The decision by the UAE Ministry of Economy to extend compliance with the new Commercial Companies law by one year to June 30, 2017 will help to facilitate a smoother transition for companies. The extension was made after firms and various authorities faced difficulties in getting various approvals to comply with the new law.

The Federal Law 2 of July 2015 concerning Commercial Companies (the new Act) is set to improve corporate governance by strengthening the legal and regulatory landscape of doing business in the region. Those that do not comply with the new deadline will be fined Dh2,000 a day according to article 357.

Mandatory changes under the terms of the new law include rules regarding shareholders’ permissibility to pledge shares and modernising changes made to shareholders’ general meetings. Such changes include the basis on which the quorum and voting rights at a general meeting is calculated, unlimited general managers, and expert valuation of shares.

In addition, the government has stated that there are now five official types of companies that can be set up in the UAE — Limited Liability Company, Partnership Company, Limited Partnership Company, Private Joint Stock Company and Public Joint Stock Company — a move which is likely to boost entrepreneurship.

This move towards a robust framework is a positive step for the UAE in creating a sustainable model for private sector growth. The new law is expected to boost capital markets in the UAE because it will lower the minimum requirement for companies to sell shares to the public to 30 per cent of company equity instead of 55 per cent.

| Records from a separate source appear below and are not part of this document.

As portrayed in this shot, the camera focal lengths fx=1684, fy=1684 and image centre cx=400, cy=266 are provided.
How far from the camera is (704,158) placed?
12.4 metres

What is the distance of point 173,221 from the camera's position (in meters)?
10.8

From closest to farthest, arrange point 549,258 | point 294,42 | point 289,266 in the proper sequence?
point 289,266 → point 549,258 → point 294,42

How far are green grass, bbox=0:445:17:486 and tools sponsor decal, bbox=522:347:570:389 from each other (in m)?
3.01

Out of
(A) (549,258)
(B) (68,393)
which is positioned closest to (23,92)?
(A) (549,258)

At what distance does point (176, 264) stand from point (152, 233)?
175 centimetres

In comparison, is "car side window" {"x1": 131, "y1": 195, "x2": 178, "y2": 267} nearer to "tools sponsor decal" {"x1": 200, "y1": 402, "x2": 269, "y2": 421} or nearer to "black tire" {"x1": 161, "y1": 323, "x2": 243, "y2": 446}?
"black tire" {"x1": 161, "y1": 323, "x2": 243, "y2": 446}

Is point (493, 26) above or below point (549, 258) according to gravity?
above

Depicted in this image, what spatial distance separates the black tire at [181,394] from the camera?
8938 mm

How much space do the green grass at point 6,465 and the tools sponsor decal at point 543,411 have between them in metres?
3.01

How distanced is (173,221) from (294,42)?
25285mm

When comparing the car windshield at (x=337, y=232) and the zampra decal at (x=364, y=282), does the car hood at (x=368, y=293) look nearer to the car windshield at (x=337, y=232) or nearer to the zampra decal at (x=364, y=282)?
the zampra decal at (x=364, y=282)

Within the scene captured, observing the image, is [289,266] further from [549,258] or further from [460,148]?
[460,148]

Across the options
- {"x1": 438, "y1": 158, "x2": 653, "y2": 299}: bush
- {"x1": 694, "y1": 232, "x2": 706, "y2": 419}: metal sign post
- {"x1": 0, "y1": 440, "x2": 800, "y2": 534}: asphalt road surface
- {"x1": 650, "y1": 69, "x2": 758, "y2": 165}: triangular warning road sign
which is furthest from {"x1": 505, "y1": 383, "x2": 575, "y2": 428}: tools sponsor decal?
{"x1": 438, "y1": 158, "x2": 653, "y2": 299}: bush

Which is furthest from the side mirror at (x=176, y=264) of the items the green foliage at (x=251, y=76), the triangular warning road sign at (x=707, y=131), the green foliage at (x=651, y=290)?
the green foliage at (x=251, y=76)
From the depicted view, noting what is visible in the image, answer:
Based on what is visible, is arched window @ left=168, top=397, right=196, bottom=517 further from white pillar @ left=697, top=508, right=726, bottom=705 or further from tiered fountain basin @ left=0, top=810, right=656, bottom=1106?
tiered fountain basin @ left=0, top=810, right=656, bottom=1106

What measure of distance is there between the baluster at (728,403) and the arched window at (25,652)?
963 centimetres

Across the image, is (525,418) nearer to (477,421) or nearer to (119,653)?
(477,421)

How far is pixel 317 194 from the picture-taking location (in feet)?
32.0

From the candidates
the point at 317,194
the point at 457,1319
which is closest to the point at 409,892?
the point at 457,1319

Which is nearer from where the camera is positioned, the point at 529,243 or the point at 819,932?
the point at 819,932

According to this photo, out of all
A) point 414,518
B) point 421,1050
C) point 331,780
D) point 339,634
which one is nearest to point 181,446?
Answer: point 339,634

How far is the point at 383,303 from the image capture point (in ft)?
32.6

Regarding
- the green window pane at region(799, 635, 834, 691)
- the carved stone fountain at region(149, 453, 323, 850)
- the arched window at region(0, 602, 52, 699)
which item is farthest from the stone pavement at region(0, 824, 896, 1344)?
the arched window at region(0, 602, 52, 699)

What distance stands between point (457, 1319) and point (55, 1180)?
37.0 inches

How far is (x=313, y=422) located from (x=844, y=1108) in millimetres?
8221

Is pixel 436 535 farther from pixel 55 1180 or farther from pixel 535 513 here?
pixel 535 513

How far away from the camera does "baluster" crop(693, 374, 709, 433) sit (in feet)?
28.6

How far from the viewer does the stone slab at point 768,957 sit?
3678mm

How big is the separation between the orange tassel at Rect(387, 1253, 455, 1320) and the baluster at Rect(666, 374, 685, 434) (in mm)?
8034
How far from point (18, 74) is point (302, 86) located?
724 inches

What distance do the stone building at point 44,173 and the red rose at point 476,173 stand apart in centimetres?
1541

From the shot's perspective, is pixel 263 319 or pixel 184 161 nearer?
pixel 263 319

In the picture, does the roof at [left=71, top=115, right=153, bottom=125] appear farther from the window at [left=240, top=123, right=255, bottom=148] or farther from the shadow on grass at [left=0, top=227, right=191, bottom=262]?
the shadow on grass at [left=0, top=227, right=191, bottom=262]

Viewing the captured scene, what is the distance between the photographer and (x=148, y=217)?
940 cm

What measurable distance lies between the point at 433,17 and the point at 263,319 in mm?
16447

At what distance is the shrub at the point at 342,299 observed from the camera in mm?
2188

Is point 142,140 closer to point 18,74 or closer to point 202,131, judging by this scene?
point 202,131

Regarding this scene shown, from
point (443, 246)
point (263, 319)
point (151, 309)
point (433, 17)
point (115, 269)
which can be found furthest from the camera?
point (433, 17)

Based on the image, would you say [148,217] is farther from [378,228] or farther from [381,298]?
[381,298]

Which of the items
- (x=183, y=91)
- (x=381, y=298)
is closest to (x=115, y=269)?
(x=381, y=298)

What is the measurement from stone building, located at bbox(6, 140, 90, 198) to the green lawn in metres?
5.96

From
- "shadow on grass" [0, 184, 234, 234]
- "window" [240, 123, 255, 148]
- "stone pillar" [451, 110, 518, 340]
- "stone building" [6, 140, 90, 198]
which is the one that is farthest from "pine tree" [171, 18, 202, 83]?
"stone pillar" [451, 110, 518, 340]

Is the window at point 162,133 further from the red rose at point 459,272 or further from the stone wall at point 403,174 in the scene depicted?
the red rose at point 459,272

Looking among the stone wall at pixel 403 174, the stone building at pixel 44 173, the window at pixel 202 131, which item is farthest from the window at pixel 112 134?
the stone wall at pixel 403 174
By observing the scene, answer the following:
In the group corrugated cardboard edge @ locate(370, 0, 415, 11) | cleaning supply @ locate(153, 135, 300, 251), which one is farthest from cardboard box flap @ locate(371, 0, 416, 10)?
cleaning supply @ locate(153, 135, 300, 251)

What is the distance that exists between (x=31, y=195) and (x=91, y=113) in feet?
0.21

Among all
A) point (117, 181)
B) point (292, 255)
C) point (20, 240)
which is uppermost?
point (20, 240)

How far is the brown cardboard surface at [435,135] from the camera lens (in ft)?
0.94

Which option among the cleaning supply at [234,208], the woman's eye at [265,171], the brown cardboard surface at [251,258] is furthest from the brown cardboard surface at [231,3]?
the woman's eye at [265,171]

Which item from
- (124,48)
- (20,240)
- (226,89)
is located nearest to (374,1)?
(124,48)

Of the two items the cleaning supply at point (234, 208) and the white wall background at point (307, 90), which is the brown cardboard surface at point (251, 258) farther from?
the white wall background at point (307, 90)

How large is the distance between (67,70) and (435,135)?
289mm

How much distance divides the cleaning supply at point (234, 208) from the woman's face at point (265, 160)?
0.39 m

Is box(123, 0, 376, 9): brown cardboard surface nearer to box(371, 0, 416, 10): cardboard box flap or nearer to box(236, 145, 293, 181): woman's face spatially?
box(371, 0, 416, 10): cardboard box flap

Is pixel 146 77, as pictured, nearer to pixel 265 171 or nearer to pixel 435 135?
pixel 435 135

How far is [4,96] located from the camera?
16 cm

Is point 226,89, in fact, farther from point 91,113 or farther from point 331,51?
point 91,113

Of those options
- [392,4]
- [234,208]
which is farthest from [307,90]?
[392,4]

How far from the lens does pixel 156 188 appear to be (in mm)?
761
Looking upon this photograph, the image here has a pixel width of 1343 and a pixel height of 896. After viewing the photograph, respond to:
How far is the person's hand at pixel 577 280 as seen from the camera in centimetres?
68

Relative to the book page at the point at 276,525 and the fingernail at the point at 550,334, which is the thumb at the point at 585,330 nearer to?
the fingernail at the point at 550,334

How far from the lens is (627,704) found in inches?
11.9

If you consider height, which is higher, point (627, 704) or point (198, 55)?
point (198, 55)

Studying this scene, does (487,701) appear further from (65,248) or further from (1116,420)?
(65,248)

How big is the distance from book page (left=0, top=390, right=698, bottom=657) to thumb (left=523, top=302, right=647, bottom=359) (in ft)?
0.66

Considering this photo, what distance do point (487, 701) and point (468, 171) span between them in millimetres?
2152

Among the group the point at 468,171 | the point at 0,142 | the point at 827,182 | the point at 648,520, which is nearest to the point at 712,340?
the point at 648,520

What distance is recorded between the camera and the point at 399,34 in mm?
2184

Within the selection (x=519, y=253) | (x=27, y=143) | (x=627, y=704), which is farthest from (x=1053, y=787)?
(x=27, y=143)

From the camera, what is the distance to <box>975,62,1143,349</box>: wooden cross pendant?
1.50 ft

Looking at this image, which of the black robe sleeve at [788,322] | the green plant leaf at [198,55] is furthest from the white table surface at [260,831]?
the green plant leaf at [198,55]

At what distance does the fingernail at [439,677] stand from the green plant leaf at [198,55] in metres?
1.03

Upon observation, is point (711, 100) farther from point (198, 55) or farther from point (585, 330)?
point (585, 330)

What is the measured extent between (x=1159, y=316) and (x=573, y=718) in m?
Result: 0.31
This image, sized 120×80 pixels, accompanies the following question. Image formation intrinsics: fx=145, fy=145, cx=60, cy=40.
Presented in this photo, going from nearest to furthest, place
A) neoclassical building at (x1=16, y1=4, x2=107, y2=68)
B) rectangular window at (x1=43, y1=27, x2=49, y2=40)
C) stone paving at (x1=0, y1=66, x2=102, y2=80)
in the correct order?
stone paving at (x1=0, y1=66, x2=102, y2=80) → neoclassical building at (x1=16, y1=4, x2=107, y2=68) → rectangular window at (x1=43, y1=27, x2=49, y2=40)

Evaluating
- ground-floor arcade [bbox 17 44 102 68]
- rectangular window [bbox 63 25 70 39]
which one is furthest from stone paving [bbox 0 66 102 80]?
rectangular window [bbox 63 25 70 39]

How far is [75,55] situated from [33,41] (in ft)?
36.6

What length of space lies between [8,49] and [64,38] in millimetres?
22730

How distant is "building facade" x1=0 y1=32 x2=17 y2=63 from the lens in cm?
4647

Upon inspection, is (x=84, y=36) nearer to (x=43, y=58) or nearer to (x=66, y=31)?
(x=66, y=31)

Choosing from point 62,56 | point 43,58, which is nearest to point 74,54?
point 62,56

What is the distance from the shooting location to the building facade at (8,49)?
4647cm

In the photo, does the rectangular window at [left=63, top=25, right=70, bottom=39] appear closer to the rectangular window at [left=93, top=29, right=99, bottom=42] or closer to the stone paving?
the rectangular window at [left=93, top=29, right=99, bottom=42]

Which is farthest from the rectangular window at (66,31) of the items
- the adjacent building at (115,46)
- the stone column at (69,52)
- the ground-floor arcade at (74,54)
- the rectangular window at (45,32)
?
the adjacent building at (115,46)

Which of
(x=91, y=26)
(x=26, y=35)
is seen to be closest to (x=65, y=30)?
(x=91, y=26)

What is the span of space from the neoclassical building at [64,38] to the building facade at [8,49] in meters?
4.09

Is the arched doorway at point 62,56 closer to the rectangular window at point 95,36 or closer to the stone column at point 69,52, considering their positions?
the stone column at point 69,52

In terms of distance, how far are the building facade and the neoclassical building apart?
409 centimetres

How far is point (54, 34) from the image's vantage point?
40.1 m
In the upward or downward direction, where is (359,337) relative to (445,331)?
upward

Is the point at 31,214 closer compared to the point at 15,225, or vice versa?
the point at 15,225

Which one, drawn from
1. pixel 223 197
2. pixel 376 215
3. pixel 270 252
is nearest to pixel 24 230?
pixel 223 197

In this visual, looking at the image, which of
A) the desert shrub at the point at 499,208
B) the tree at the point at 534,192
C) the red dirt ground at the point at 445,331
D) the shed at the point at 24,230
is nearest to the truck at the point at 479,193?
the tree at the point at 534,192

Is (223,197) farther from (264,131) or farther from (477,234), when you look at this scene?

In contrast to the old Act 8 of 1984, the new one has been implemented to contribute to the development of the working environment by regulating companies according to international norms, protection of minority shareholders, the support of foreign investment and promotion of corporate social responsibility.

Continuing to ensure the highest level of corporate governance and overall market transparency will prove key to the UAE’s ongoing growth by enhancing the country’s status as an attractive business environment that adheres to global market standards. Currently, more than 25 per cent of the world’s 500 largest companies have already chosen the UAE as their operational headquarters within the Middle East and North Africa region.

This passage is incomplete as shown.